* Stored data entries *
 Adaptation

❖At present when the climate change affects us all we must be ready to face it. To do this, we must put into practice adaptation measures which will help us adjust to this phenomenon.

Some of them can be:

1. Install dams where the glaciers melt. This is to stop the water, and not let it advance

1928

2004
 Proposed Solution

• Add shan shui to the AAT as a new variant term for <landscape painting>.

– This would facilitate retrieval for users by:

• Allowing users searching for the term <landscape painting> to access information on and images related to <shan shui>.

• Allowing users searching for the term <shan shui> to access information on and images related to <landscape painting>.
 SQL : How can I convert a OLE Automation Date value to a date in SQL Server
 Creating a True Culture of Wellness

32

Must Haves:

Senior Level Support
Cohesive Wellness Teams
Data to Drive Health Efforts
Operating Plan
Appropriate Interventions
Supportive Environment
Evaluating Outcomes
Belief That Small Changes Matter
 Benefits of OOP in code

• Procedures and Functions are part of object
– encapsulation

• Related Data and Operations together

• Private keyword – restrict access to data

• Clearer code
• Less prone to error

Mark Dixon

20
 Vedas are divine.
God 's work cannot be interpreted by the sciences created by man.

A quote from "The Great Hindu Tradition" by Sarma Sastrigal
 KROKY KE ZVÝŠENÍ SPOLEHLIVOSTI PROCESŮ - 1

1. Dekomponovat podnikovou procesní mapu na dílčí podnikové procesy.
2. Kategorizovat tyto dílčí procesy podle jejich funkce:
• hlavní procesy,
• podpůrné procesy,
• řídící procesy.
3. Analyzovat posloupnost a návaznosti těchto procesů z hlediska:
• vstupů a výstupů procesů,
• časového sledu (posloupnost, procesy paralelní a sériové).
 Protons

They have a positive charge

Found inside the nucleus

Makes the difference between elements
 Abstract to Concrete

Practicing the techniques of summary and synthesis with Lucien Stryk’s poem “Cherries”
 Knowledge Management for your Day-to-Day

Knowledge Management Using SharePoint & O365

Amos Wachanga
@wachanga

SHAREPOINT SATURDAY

* Instructions for the task *
Within the records, filter for lines that contain the word "shui" and show each one.

* Final answer *
• Add shan shui to the AAT as a new variant term for <landscape painting>.
• Allowing users searching for the term <landscape painting> to access information on and images related to <shan shui>.
• Allowing users searching for the term <shan shui> to access information on and images related to <landscape painting>.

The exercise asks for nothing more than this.